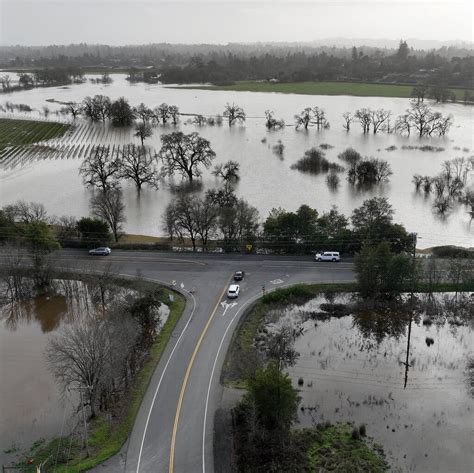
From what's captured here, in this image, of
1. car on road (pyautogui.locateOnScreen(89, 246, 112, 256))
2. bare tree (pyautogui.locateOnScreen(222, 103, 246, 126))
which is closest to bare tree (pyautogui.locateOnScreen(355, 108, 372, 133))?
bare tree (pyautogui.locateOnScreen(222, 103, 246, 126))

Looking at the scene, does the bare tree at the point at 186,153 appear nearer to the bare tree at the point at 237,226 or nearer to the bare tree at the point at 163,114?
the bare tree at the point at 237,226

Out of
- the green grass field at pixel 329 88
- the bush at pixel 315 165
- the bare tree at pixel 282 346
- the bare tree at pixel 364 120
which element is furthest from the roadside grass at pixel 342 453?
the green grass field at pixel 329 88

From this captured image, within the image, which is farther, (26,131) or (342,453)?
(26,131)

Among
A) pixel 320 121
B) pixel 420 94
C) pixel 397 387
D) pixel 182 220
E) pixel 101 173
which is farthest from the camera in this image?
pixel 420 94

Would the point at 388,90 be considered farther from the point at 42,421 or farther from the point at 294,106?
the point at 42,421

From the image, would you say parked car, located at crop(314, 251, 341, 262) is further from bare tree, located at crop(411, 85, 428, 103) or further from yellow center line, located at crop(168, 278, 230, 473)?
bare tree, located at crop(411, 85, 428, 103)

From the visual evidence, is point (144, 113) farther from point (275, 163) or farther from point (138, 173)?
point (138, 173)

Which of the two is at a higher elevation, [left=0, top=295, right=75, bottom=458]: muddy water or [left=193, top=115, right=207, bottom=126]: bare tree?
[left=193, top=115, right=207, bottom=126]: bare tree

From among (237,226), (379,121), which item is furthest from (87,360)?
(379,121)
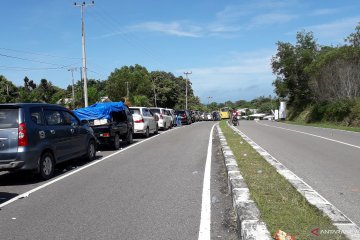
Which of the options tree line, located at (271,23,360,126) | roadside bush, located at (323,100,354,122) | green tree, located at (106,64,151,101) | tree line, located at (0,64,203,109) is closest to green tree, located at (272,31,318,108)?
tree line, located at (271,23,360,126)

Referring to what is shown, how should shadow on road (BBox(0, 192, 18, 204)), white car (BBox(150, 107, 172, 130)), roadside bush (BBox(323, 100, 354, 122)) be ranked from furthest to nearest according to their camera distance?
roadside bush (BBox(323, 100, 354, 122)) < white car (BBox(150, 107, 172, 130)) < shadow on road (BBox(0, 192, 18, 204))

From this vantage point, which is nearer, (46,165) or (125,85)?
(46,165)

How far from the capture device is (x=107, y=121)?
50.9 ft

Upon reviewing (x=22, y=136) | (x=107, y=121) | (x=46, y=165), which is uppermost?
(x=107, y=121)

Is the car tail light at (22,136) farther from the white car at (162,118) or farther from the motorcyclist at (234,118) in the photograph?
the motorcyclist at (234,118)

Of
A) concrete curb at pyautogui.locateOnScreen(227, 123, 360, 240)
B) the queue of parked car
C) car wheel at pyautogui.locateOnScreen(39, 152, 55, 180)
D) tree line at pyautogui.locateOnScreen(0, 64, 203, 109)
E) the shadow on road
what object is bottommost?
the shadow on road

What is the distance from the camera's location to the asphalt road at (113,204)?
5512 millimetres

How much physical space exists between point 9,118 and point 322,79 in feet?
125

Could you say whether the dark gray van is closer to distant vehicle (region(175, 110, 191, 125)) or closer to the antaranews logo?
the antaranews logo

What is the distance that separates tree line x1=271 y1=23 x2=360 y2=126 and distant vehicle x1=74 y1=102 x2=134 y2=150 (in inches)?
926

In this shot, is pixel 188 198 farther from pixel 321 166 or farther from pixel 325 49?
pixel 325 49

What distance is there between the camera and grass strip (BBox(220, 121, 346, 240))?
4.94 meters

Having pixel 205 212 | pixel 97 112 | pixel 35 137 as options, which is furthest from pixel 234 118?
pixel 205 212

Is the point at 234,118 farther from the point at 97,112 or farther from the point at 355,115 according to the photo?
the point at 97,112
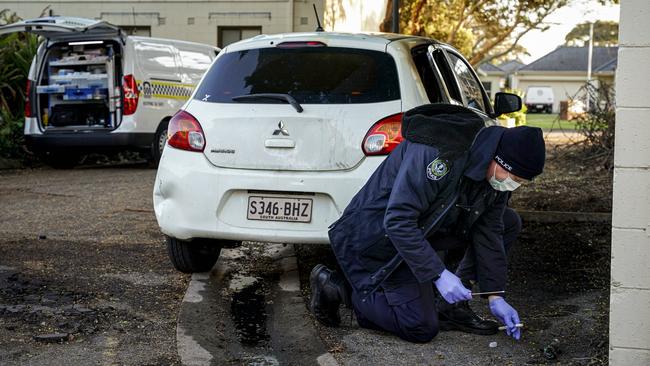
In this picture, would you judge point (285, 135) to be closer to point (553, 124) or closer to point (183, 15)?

··········

THE PROBLEM ::
Print all of the records above verbatim, omitting the pictures.

WRITTEN ANSWER ::
From what's captured here, in this image, of
1. car on road (pyautogui.locateOnScreen(89, 246, 112, 256))
2. bare tree (pyautogui.locateOnScreen(222, 103, 246, 126))
which is closest to bare tree (pyautogui.locateOnScreen(355, 108, 372, 133))?
bare tree (pyautogui.locateOnScreen(222, 103, 246, 126))

Looking at the scene, does the bare tree at the point at 186,153 appear nearer to the bare tree at the point at 237,226 or nearer to the bare tree at the point at 163,114?
the bare tree at the point at 237,226

Out of
- the green grass field at pixel 329 88
- the bush at pixel 315 165
- the bare tree at pixel 282 346
- the bare tree at pixel 364 120
which element is furthest from the roadside grass at pixel 342 453?
the green grass field at pixel 329 88

From this captured image, within the image, which is farther, (26,131) or (342,453)?
(26,131)

Among
A) pixel 320 121
B) pixel 420 94
C) pixel 397 387
D) pixel 182 220
E) pixel 101 173
which is farthest from the camera in this image?
pixel 420 94

Would the point at 388,90 be considered farther from the point at 42,421 or farther from the point at 294,106?
the point at 42,421

From the image, would you say parked car, located at crop(314, 251, 341, 262) is further from bare tree, located at crop(411, 85, 428, 103) or further from yellow center line, located at crop(168, 278, 230, 473)?
bare tree, located at crop(411, 85, 428, 103)

From the visual evidence, is point (144, 113) farther from point (275, 163) or farther from point (138, 173)?
point (138, 173)

Which of the two is at a higher elevation, [left=0, top=295, right=75, bottom=458]: muddy water or [left=193, top=115, right=207, bottom=126]: bare tree?
[left=193, top=115, right=207, bottom=126]: bare tree

From among (237,226), (379,121), which item is furthest from (87,360)?
(379,121)
Which of the options tree line, located at (271,23,360,126) | roadside bush, located at (323,100,354,122) | green tree, located at (106,64,151,101) | tree line, located at (0,64,203,109) is closest to green tree, located at (272,31,318,108)?
tree line, located at (271,23,360,126)

Referring to what is shown, how should shadow on road (BBox(0, 192, 18, 204)), white car (BBox(150, 107, 172, 130)), roadside bush (BBox(323, 100, 354, 122)) be ranked from furthest to nearest according to their camera distance?
roadside bush (BBox(323, 100, 354, 122)) < white car (BBox(150, 107, 172, 130)) < shadow on road (BBox(0, 192, 18, 204))

From this vantage point, which is nearer, (46,165) or (125,85)?
(46,165)

How far from the capture device is (x=107, y=121)?
50.9 ft

Upon reviewing (x=22, y=136) | (x=107, y=121) | (x=46, y=165), which is uppermost?
(x=107, y=121)

Is the car tail light at (22,136) farther from the white car at (162,118) or farther from the motorcyclist at (234,118) in the photograph?
the motorcyclist at (234,118)

Of
A) concrete curb at pyautogui.locateOnScreen(227, 123, 360, 240)
B) the queue of parked car
C) car wheel at pyautogui.locateOnScreen(39, 152, 55, 180)
D) tree line at pyautogui.locateOnScreen(0, 64, 203, 109)
E) the shadow on road
what object is bottommost?
the shadow on road

What is the distance from the camera's location to the asphalt road at (113,204)?
5512 millimetres

How much physical space exists between point 9,118 and point 322,79 in feet?
125

Could you say whether the dark gray van is closer to distant vehicle (region(175, 110, 191, 125)) or closer to the antaranews logo?
the antaranews logo

What is the distance that separates tree line x1=271 y1=23 x2=360 y2=126 and distant vehicle x1=74 y1=102 x2=134 y2=150 (in inches)?
926

In this shot, is pixel 188 198 farther from pixel 321 166 or farther from pixel 325 49?
pixel 325 49

What distance is there between the camera and grass strip (BBox(220, 121, 346, 240))?
4.94 meters

Having pixel 205 212 | pixel 97 112 | pixel 35 137 as options, which is furthest from pixel 234 118?
pixel 205 212

Is the point at 234,118 farther from the point at 97,112 or farther from the point at 355,115 according to the photo?
the point at 97,112
In this picture, would you judge point (285, 135) to be closer to point (553, 124) or closer to point (183, 15)?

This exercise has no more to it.